Cette approche de l’athlétisme féminin est non seulement offensive, mais elle nuit également aux athlètes et au sport lui-même. Les médias, les fédérations de tennis et les entreprises sponsors n’ont pas réussi à identifier le successeur de Williams car ses nombreux concurrents talentueux ont rendu cela impossible. Pourtant, l’accent mis sur Williams et son remplaçant occultent malheureusement l’histoire la plus intéressante de la formidable expansion du talent de la WTA.
La prochaine génération de stars du tennis féminin dispose d’un bassin profond et promet de nombreuses années de tennis captivant. Mais l'hyperfocus sur les grands noms ne met pas trop de pression sur leurs épaules, il conditionne également le soutien futur à la performance de quelques-uns.
Cette approche de l’athlétisme féminin est non seulement offensive, mais elle nuit également aux athlètes et au sport lui-même.
Le tennis féminin dans son ensemble se bat pour l’égalité de traitement. Au-delà de la bataille acharnée pour obtenir des prix égaux, les athlètes féminines se sont exprimées sur le manque de politiques en matière de congé de maternité, sur la manière dont leur comportement est contrôlé et leurs uniformes contrôlés.
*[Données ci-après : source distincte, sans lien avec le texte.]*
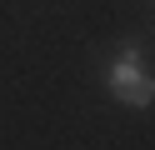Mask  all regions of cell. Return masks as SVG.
Here are the masks:
<instances>
[{
    "label": "cell",
    "instance_id": "1",
    "mask_svg": "<svg viewBox=\"0 0 155 150\" xmlns=\"http://www.w3.org/2000/svg\"><path fill=\"white\" fill-rule=\"evenodd\" d=\"M110 95L125 100V105H150L155 80L140 70V50H135V45H125V55L110 65Z\"/></svg>",
    "mask_w": 155,
    "mask_h": 150
}]
</instances>
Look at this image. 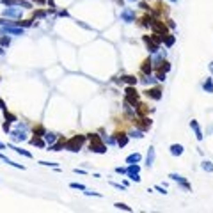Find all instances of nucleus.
<instances>
[{
    "label": "nucleus",
    "instance_id": "1",
    "mask_svg": "<svg viewBox=\"0 0 213 213\" xmlns=\"http://www.w3.org/2000/svg\"><path fill=\"white\" fill-rule=\"evenodd\" d=\"M87 139L91 140V146H89V149H91V151H94V153H105V151H107V147H105L103 140L96 135V133L87 135Z\"/></svg>",
    "mask_w": 213,
    "mask_h": 213
},
{
    "label": "nucleus",
    "instance_id": "2",
    "mask_svg": "<svg viewBox=\"0 0 213 213\" xmlns=\"http://www.w3.org/2000/svg\"><path fill=\"white\" fill-rule=\"evenodd\" d=\"M85 135H75L73 139H69V140L66 142V147L69 149V151L73 153H76V151H80L82 149V146H83V142H85Z\"/></svg>",
    "mask_w": 213,
    "mask_h": 213
},
{
    "label": "nucleus",
    "instance_id": "3",
    "mask_svg": "<svg viewBox=\"0 0 213 213\" xmlns=\"http://www.w3.org/2000/svg\"><path fill=\"white\" fill-rule=\"evenodd\" d=\"M149 27L154 30V34H160V36H165V34H167V27H165V23H163V21L151 20V25H149Z\"/></svg>",
    "mask_w": 213,
    "mask_h": 213
},
{
    "label": "nucleus",
    "instance_id": "4",
    "mask_svg": "<svg viewBox=\"0 0 213 213\" xmlns=\"http://www.w3.org/2000/svg\"><path fill=\"white\" fill-rule=\"evenodd\" d=\"M144 43H146L147 50L151 51V53H156V51L160 50V44L153 39V36H151V37H149V36H144Z\"/></svg>",
    "mask_w": 213,
    "mask_h": 213
},
{
    "label": "nucleus",
    "instance_id": "5",
    "mask_svg": "<svg viewBox=\"0 0 213 213\" xmlns=\"http://www.w3.org/2000/svg\"><path fill=\"white\" fill-rule=\"evenodd\" d=\"M126 101L132 103L133 107H135L137 101H139V94H137V91H135L133 87H128V89H126Z\"/></svg>",
    "mask_w": 213,
    "mask_h": 213
},
{
    "label": "nucleus",
    "instance_id": "6",
    "mask_svg": "<svg viewBox=\"0 0 213 213\" xmlns=\"http://www.w3.org/2000/svg\"><path fill=\"white\" fill-rule=\"evenodd\" d=\"M169 178H171V179H174V181H178L183 188H185V190H190V183L186 181L183 176H179V174H176V172H171V174H169Z\"/></svg>",
    "mask_w": 213,
    "mask_h": 213
},
{
    "label": "nucleus",
    "instance_id": "7",
    "mask_svg": "<svg viewBox=\"0 0 213 213\" xmlns=\"http://www.w3.org/2000/svg\"><path fill=\"white\" fill-rule=\"evenodd\" d=\"M121 20L126 21V23H132V21H135V12H133L132 9H122L121 11Z\"/></svg>",
    "mask_w": 213,
    "mask_h": 213
},
{
    "label": "nucleus",
    "instance_id": "8",
    "mask_svg": "<svg viewBox=\"0 0 213 213\" xmlns=\"http://www.w3.org/2000/svg\"><path fill=\"white\" fill-rule=\"evenodd\" d=\"M9 135L12 137V140H16V142H23L25 139H27V137H25V130H23V128H18V130L11 132Z\"/></svg>",
    "mask_w": 213,
    "mask_h": 213
},
{
    "label": "nucleus",
    "instance_id": "9",
    "mask_svg": "<svg viewBox=\"0 0 213 213\" xmlns=\"http://www.w3.org/2000/svg\"><path fill=\"white\" fill-rule=\"evenodd\" d=\"M4 16H9V18H18V16H21V9H16V7H7V9H4V12H2Z\"/></svg>",
    "mask_w": 213,
    "mask_h": 213
},
{
    "label": "nucleus",
    "instance_id": "10",
    "mask_svg": "<svg viewBox=\"0 0 213 213\" xmlns=\"http://www.w3.org/2000/svg\"><path fill=\"white\" fill-rule=\"evenodd\" d=\"M144 94H146L147 98L156 100V101H158V100H162V91H160V89H149V91H146Z\"/></svg>",
    "mask_w": 213,
    "mask_h": 213
},
{
    "label": "nucleus",
    "instance_id": "11",
    "mask_svg": "<svg viewBox=\"0 0 213 213\" xmlns=\"http://www.w3.org/2000/svg\"><path fill=\"white\" fill-rule=\"evenodd\" d=\"M190 128H192L193 132H195V139L197 140H203V132H201V128H199V124H197V121H190Z\"/></svg>",
    "mask_w": 213,
    "mask_h": 213
},
{
    "label": "nucleus",
    "instance_id": "12",
    "mask_svg": "<svg viewBox=\"0 0 213 213\" xmlns=\"http://www.w3.org/2000/svg\"><path fill=\"white\" fill-rule=\"evenodd\" d=\"M0 160H2V162H5L7 165H11V167H16V169H21V171L25 169L23 165H20V163H16V162H12V160H9V158H7L5 154H2V153H0Z\"/></svg>",
    "mask_w": 213,
    "mask_h": 213
},
{
    "label": "nucleus",
    "instance_id": "13",
    "mask_svg": "<svg viewBox=\"0 0 213 213\" xmlns=\"http://www.w3.org/2000/svg\"><path fill=\"white\" fill-rule=\"evenodd\" d=\"M171 154H172V156H181L183 154V146L181 144H172V146H171Z\"/></svg>",
    "mask_w": 213,
    "mask_h": 213
},
{
    "label": "nucleus",
    "instance_id": "14",
    "mask_svg": "<svg viewBox=\"0 0 213 213\" xmlns=\"http://www.w3.org/2000/svg\"><path fill=\"white\" fill-rule=\"evenodd\" d=\"M153 162H154V147H149V151H147V156H146V165L147 167H151Z\"/></svg>",
    "mask_w": 213,
    "mask_h": 213
},
{
    "label": "nucleus",
    "instance_id": "15",
    "mask_svg": "<svg viewBox=\"0 0 213 213\" xmlns=\"http://www.w3.org/2000/svg\"><path fill=\"white\" fill-rule=\"evenodd\" d=\"M139 171H140V167H139L137 163H128V169H126V172H128V176H133V174H139Z\"/></svg>",
    "mask_w": 213,
    "mask_h": 213
},
{
    "label": "nucleus",
    "instance_id": "16",
    "mask_svg": "<svg viewBox=\"0 0 213 213\" xmlns=\"http://www.w3.org/2000/svg\"><path fill=\"white\" fill-rule=\"evenodd\" d=\"M115 144H117V146H126V144H128V137H126V135H124V133H121V135H117V137H115Z\"/></svg>",
    "mask_w": 213,
    "mask_h": 213
},
{
    "label": "nucleus",
    "instance_id": "17",
    "mask_svg": "<svg viewBox=\"0 0 213 213\" xmlns=\"http://www.w3.org/2000/svg\"><path fill=\"white\" fill-rule=\"evenodd\" d=\"M140 154H139V153H133V154H130V156H128V158H126V163H139L140 162Z\"/></svg>",
    "mask_w": 213,
    "mask_h": 213
},
{
    "label": "nucleus",
    "instance_id": "18",
    "mask_svg": "<svg viewBox=\"0 0 213 213\" xmlns=\"http://www.w3.org/2000/svg\"><path fill=\"white\" fill-rule=\"evenodd\" d=\"M203 87H204V91H206V92H210V94L213 92V78H211V76H210V78H206V82H204Z\"/></svg>",
    "mask_w": 213,
    "mask_h": 213
},
{
    "label": "nucleus",
    "instance_id": "19",
    "mask_svg": "<svg viewBox=\"0 0 213 213\" xmlns=\"http://www.w3.org/2000/svg\"><path fill=\"white\" fill-rule=\"evenodd\" d=\"M64 146H66V140L62 139V140H59L57 144H51V146H50V151H61Z\"/></svg>",
    "mask_w": 213,
    "mask_h": 213
},
{
    "label": "nucleus",
    "instance_id": "20",
    "mask_svg": "<svg viewBox=\"0 0 213 213\" xmlns=\"http://www.w3.org/2000/svg\"><path fill=\"white\" fill-rule=\"evenodd\" d=\"M9 149H14V151L18 153V154H23V156H27V158H32V154L29 151H25V149H20V147H14V146H9Z\"/></svg>",
    "mask_w": 213,
    "mask_h": 213
},
{
    "label": "nucleus",
    "instance_id": "21",
    "mask_svg": "<svg viewBox=\"0 0 213 213\" xmlns=\"http://www.w3.org/2000/svg\"><path fill=\"white\" fill-rule=\"evenodd\" d=\"M201 167H203V171H206V172H213V163L208 162V160H204V162L201 163Z\"/></svg>",
    "mask_w": 213,
    "mask_h": 213
},
{
    "label": "nucleus",
    "instance_id": "22",
    "mask_svg": "<svg viewBox=\"0 0 213 213\" xmlns=\"http://www.w3.org/2000/svg\"><path fill=\"white\" fill-rule=\"evenodd\" d=\"M163 41H165V46H172L174 41H176V37H174V36H171V34H165Z\"/></svg>",
    "mask_w": 213,
    "mask_h": 213
},
{
    "label": "nucleus",
    "instance_id": "23",
    "mask_svg": "<svg viewBox=\"0 0 213 213\" xmlns=\"http://www.w3.org/2000/svg\"><path fill=\"white\" fill-rule=\"evenodd\" d=\"M44 140L48 142V144H53V142L57 140V135H55V133H44Z\"/></svg>",
    "mask_w": 213,
    "mask_h": 213
},
{
    "label": "nucleus",
    "instance_id": "24",
    "mask_svg": "<svg viewBox=\"0 0 213 213\" xmlns=\"http://www.w3.org/2000/svg\"><path fill=\"white\" fill-rule=\"evenodd\" d=\"M121 80H124L126 83H130V85H135V83H137V78H135V76H132V75H126V76H122Z\"/></svg>",
    "mask_w": 213,
    "mask_h": 213
},
{
    "label": "nucleus",
    "instance_id": "25",
    "mask_svg": "<svg viewBox=\"0 0 213 213\" xmlns=\"http://www.w3.org/2000/svg\"><path fill=\"white\" fill-rule=\"evenodd\" d=\"M142 73L151 75V61H146V62H144V66H142Z\"/></svg>",
    "mask_w": 213,
    "mask_h": 213
},
{
    "label": "nucleus",
    "instance_id": "26",
    "mask_svg": "<svg viewBox=\"0 0 213 213\" xmlns=\"http://www.w3.org/2000/svg\"><path fill=\"white\" fill-rule=\"evenodd\" d=\"M114 206H115L117 210H124V211H132V208H130V206H126L124 203H115Z\"/></svg>",
    "mask_w": 213,
    "mask_h": 213
},
{
    "label": "nucleus",
    "instance_id": "27",
    "mask_svg": "<svg viewBox=\"0 0 213 213\" xmlns=\"http://www.w3.org/2000/svg\"><path fill=\"white\" fill-rule=\"evenodd\" d=\"M4 117H5V121H7V122H14V121H16V117H14L12 114H9L7 110H4Z\"/></svg>",
    "mask_w": 213,
    "mask_h": 213
},
{
    "label": "nucleus",
    "instance_id": "28",
    "mask_svg": "<svg viewBox=\"0 0 213 213\" xmlns=\"http://www.w3.org/2000/svg\"><path fill=\"white\" fill-rule=\"evenodd\" d=\"M130 137H135V139H142V137H144V132H142V130H133V132L130 133Z\"/></svg>",
    "mask_w": 213,
    "mask_h": 213
},
{
    "label": "nucleus",
    "instance_id": "29",
    "mask_svg": "<svg viewBox=\"0 0 213 213\" xmlns=\"http://www.w3.org/2000/svg\"><path fill=\"white\" fill-rule=\"evenodd\" d=\"M30 142H32V146H39V147H44V140H41V139H36V137H34Z\"/></svg>",
    "mask_w": 213,
    "mask_h": 213
},
{
    "label": "nucleus",
    "instance_id": "30",
    "mask_svg": "<svg viewBox=\"0 0 213 213\" xmlns=\"http://www.w3.org/2000/svg\"><path fill=\"white\" fill-rule=\"evenodd\" d=\"M160 64H162V66H160V69H162L163 73H167V71L171 69V64H169V62H163V61H162Z\"/></svg>",
    "mask_w": 213,
    "mask_h": 213
},
{
    "label": "nucleus",
    "instance_id": "31",
    "mask_svg": "<svg viewBox=\"0 0 213 213\" xmlns=\"http://www.w3.org/2000/svg\"><path fill=\"white\" fill-rule=\"evenodd\" d=\"M69 186H71V188H78V190H87V188H85V185H82V183H71Z\"/></svg>",
    "mask_w": 213,
    "mask_h": 213
},
{
    "label": "nucleus",
    "instance_id": "32",
    "mask_svg": "<svg viewBox=\"0 0 213 213\" xmlns=\"http://www.w3.org/2000/svg\"><path fill=\"white\" fill-rule=\"evenodd\" d=\"M0 44H2V46H9L11 39H9V37H2V39H0Z\"/></svg>",
    "mask_w": 213,
    "mask_h": 213
},
{
    "label": "nucleus",
    "instance_id": "33",
    "mask_svg": "<svg viewBox=\"0 0 213 213\" xmlns=\"http://www.w3.org/2000/svg\"><path fill=\"white\" fill-rule=\"evenodd\" d=\"M156 80H158V82H163V80H165V73H163V71H160V73L156 75Z\"/></svg>",
    "mask_w": 213,
    "mask_h": 213
},
{
    "label": "nucleus",
    "instance_id": "34",
    "mask_svg": "<svg viewBox=\"0 0 213 213\" xmlns=\"http://www.w3.org/2000/svg\"><path fill=\"white\" fill-rule=\"evenodd\" d=\"M34 16H36V18H44V16H46V12H44V11H36V14H34Z\"/></svg>",
    "mask_w": 213,
    "mask_h": 213
},
{
    "label": "nucleus",
    "instance_id": "35",
    "mask_svg": "<svg viewBox=\"0 0 213 213\" xmlns=\"http://www.w3.org/2000/svg\"><path fill=\"white\" fill-rule=\"evenodd\" d=\"M2 130H4V132H5V133H11V128H9V122H4V124H2Z\"/></svg>",
    "mask_w": 213,
    "mask_h": 213
},
{
    "label": "nucleus",
    "instance_id": "36",
    "mask_svg": "<svg viewBox=\"0 0 213 213\" xmlns=\"http://www.w3.org/2000/svg\"><path fill=\"white\" fill-rule=\"evenodd\" d=\"M130 179L135 181V183H139V181H140V176H139V174H133V176H130Z\"/></svg>",
    "mask_w": 213,
    "mask_h": 213
},
{
    "label": "nucleus",
    "instance_id": "37",
    "mask_svg": "<svg viewBox=\"0 0 213 213\" xmlns=\"http://www.w3.org/2000/svg\"><path fill=\"white\" fill-rule=\"evenodd\" d=\"M41 165H46V167H57V163H53V162H39Z\"/></svg>",
    "mask_w": 213,
    "mask_h": 213
},
{
    "label": "nucleus",
    "instance_id": "38",
    "mask_svg": "<svg viewBox=\"0 0 213 213\" xmlns=\"http://www.w3.org/2000/svg\"><path fill=\"white\" fill-rule=\"evenodd\" d=\"M154 190H158L160 193H167V192H165V188H163V186H160V185H156V186H154Z\"/></svg>",
    "mask_w": 213,
    "mask_h": 213
},
{
    "label": "nucleus",
    "instance_id": "39",
    "mask_svg": "<svg viewBox=\"0 0 213 213\" xmlns=\"http://www.w3.org/2000/svg\"><path fill=\"white\" fill-rule=\"evenodd\" d=\"M115 172H117V174H126V169H124V167H117V169H115Z\"/></svg>",
    "mask_w": 213,
    "mask_h": 213
},
{
    "label": "nucleus",
    "instance_id": "40",
    "mask_svg": "<svg viewBox=\"0 0 213 213\" xmlns=\"http://www.w3.org/2000/svg\"><path fill=\"white\" fill-rule=\"evenodd\" d=\"M110 185L114 186V188H117V190H124V186H121L119 183H110Z\"/></svg>",
    "mask_w": 213,
    "mask_h": 213
},
{
    "label": "nucleus",
    "instance_id": "41",
    "mask_svg": "<svg viewBox=\"0 0 213 213\" xmlns=\"http://www.w3.org/2000/svg\"><path fill=\"white\" fill-rule=\"evenodd\" d=\"M144 83H153V82H154V78H153V76H147V78H144Z\"/></svg>",
    "mask_w": 213,
    "mask_h": 213
},
{
    "label": "nucleus",
    "instance_id": "42",
    "mask_svg": "<svg viewBox=\"0 0 213 213\" xmlns=\"http://www.w3.org/2000/svg\"><path fill=\"white\" fill-rule=\"evenodd\" d=\"M85 195H96V197H101V193H98V192H85Z\"/></svg>",
    "mask_w": 213,
    "mask_h": 213
},
{
    "label": "nucleus",
    "instance_id": "43",
    "mask_svg": "<svg viewBox=\"0 0 213 213\" xmlns=\"http://www.w3.org/2000/svg\"><path fill=\"white\" fill-rule=\"evenodd\" d=\"M0 110H5V103H4V100H0Z\"/></svg>",
    "mask_w": 213,
    "mask_h": 213
},
{
    "label": "nucleus",
    "instance_id": "44",
    "mask_svg": "<svg viewBox=\"0 0 213 213\" xmlns=\"http://www.w3.org/2000/svg\"><path fill=\"white\" fill-rule=\"evenodd\" d=\"M167 25H169V27H171V29H174V27H176V23H174L172 20H169V23H167Z\"/></svg>",
    "mask_w": 213,
    "mask_h": 213
},
{
    "label": "nucleus",
    "instance_id": "45",
    "mask_svg": "<svg viewBox=\"0 0 213 213\" xmlns=\"http://www.w3.org/2000/svg\"><path fill=\"white\" fill-rule=\"evenodd\" d=\"M140 7H142V9H149V7H147V4H146V2H140Z\"/></svg>",
    "mask_w": 213,
    "mask_h": 213
},
{
    "label": "nucleus",
    "instance_id": "46",
    "mask_svg": "<svg viewBox=\"0 0 213 213\" xmlns=\"http://www.w3.org/2000/svg\"><path fill=\"white\" fill-rule=\"evenodd\" d=\"M5 147H7V146H5V144H2V142H0V149H5Z\"/></svg>",
    "mask_w": 213,
    "mask_h": 213
},
{
    "label": "nucleus",
    "instance_id": "47",
    "mask_svg": "<svg viewBox=\"0 0 213 213\" xmlns=\"http://www.w3.org/2000/svg\"><path fill=\"white\" fill-rule=\"evenodd\" d=\"M210 69H211V73H213V62H210Z\"/></svg>",
    "mask_w": 213,
    "mask_h": 213
},
{
    "label": "nucleus",
    "instance_id": "48",
    "mask_svg": "<svg viewBox=\"0 0 213 213\" xmlns=\"http://www.w3.org/2000/svg\"><path fill=\"white\" fill-rule=\"evenodd\" d=\"M0 55H4V48L2 46H0Z\"/></svg>",
    "mask_w": 213,
    "mask_h": 213
},
{
    "label": "nucleus",
    "instance_id": "49",
    "mask_svg": "<svg viewBox=\"0 0 213 213\" xmlns=\"http://www.w3.org/2000/svg\"><path fill=\"white\" fill-rule=\"evenodd\" d=\"M130 2H135V0H130Z\"/></svg>",
    "mask_w": 213,
    "mask_h": 213
},
{
    "label": "nucleus",
    "instance_id": "50",
    "mask_svg": "<svg viewBox=\"0 0 213 213\" xmlns=\"http://www.w3.org/2000/svg\"><path fill=\"white\" fill-rule=\"evenodd\" d=\"M172 2H176V0H172Z\"/></svg>",
    "mask_w": 213,
    "mask_h": 213
}]
</instances>
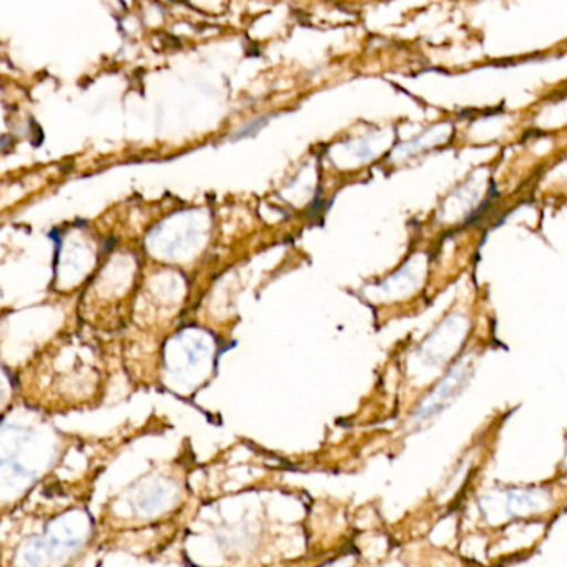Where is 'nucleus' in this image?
Returning a JSON list of instances; mask_svg holds the SVG:
<instances>
[{
    "label": "nucleus",
    "instance_id": "nucleus-2",
    "mask_svg": "<svg viewBox=\"0 0 567 567\" xmlns=\"http://www.w3.org/2000/svg\"><path fill=\"white\" fill-rule=\"evenodd\" d=\"M268 121H270V117L258 118V121L250 122V124L245 125L241 131H238L237 134H235L234 141H238V138L251 137V135H257L258 132H260L261 128L268 124Z\"/></svg>",
    "mask_w": 567,
    "mask_h": 567
},
{
    "label": "nucleus",
    "instance_id": "nucleus-1",
    "mask_svg": "<svg viewBox=\"0 0 567 567\" xmlns=\"http://www.w3.org/2000/svg\"><path fill=\"white\" fill-rule=\"evenodd\" d=\"M471 371L466 368H457V370L451 371L450 377L443 381L434 391L433 396L417 410L416 416L424 420V417L434 416V414L441 413L457 394L463 391L466 386L467 380H470Z\"/></svg>",
    "mask_w": 567,
    "mask_h": 567
}]
</instances>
Un retard de pluie cette semaine a signifié que les demi-finales des dames coïncidaient avec celles des hommes, les femmes étant reléguées sur des terrains encore plus difficiles et Tennis Channel se privant d’un vainqueur potentiel du match féminin pour montrer aux hommes de s’échauffer. Il est difficile de croire que le diffuseur aurait eu l’audace de jouer si Williams jouait. Mais que se passerait-il si le respect des demi-finales du tournoi féminin était suffisant pour les maintenir sur le terrain même quels que soient leurs adversaires?
En ce sens, la profondeur et l’ouverture actuelles du terrain de tennis féminin révèlent non seulement sa croissance, mais également les domaines dans lesquels une croissance accrue est justifiée. Les médias sportifs, les fédérations de tennis et la WTA elle-même sont parvenus à soutenir et à promouvoir le sport féminin derrière Williams, mais ils devraient pouvoir promouvoir le tennis féminin sur la base du niveau de jeu compétitif de ce sport. Cela créerait un précédent indispensable pour une couverture sportive plus vaste, qui valorise, respecte et promeuve le sport, sans distinction de qui joue ou non.